== Task brief ==
In the records below, find the line with "le 30 mars." and repeat it and every line after it, exactly, without any pictures.
══════
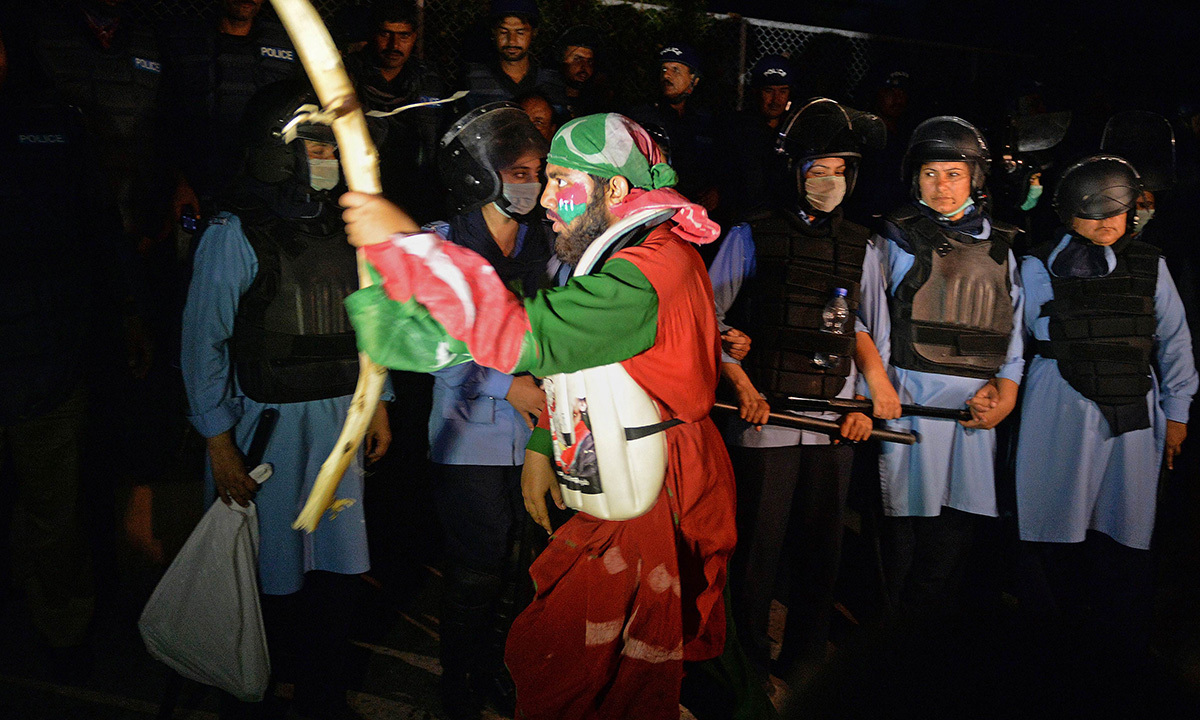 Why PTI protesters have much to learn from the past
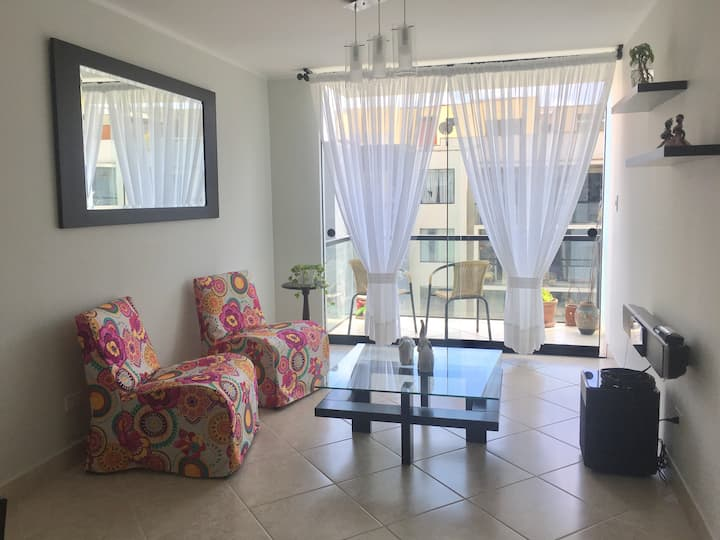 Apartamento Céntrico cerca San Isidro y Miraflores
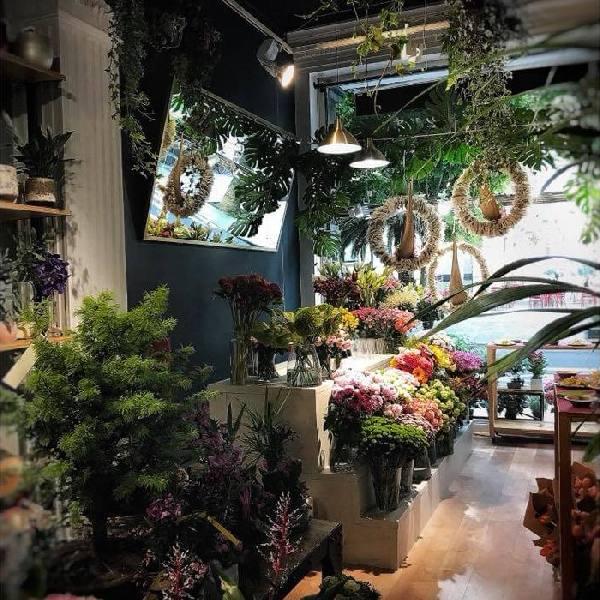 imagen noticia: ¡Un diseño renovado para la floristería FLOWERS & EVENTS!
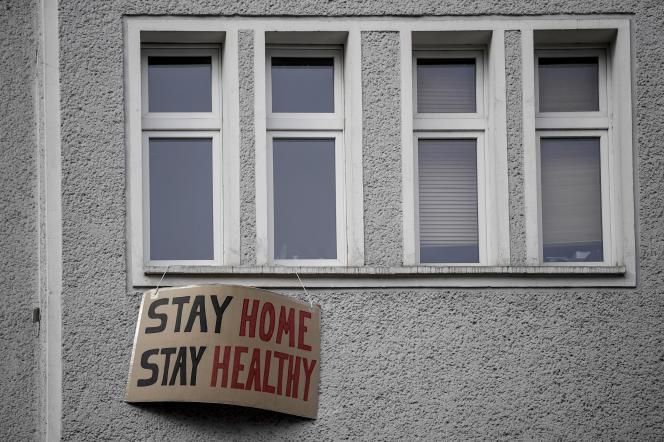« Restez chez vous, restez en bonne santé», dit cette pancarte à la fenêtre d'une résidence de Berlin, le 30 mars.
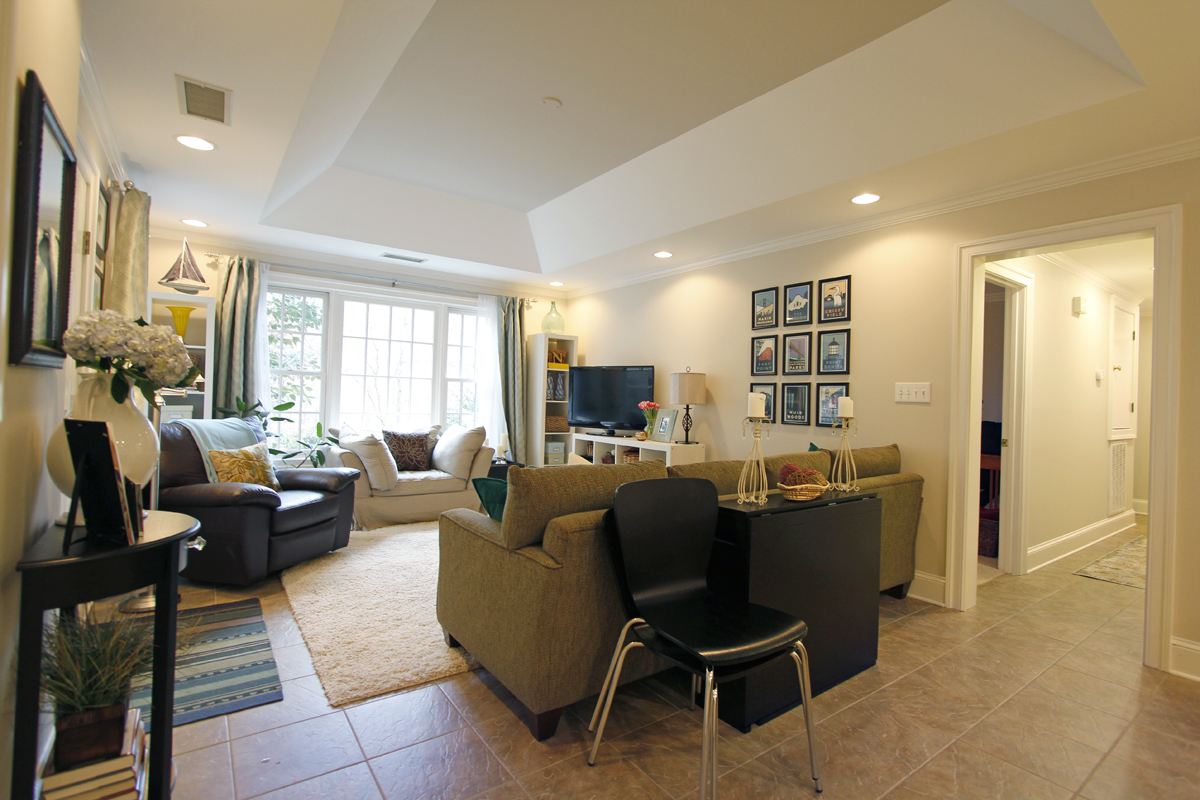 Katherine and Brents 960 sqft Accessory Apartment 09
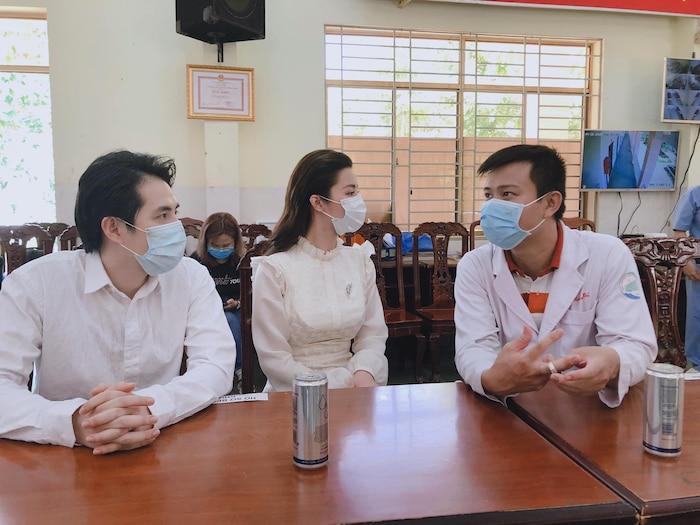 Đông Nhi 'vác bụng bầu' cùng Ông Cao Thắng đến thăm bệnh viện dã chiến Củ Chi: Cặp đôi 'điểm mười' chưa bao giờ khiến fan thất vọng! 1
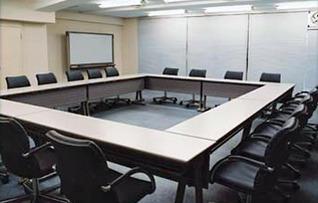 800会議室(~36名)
══════
== Task response ==
« Restez chez vous, restez en bonne santé», dit cette pancarte à la fenêtre d'une résidence de Berlin, le 30 mars.
 Katherine and Brents 960 sqft Accessory Apartment 09
 Đông Nhi 'vác bụng bầu' cùng Ông Cao Thắng đến thăm bệnh viện dã chiến Củ Chi: Cặp đôi 'điểm mười' chưa bao giờ khiến fan thất vọng! 1
 800会議室(~36名)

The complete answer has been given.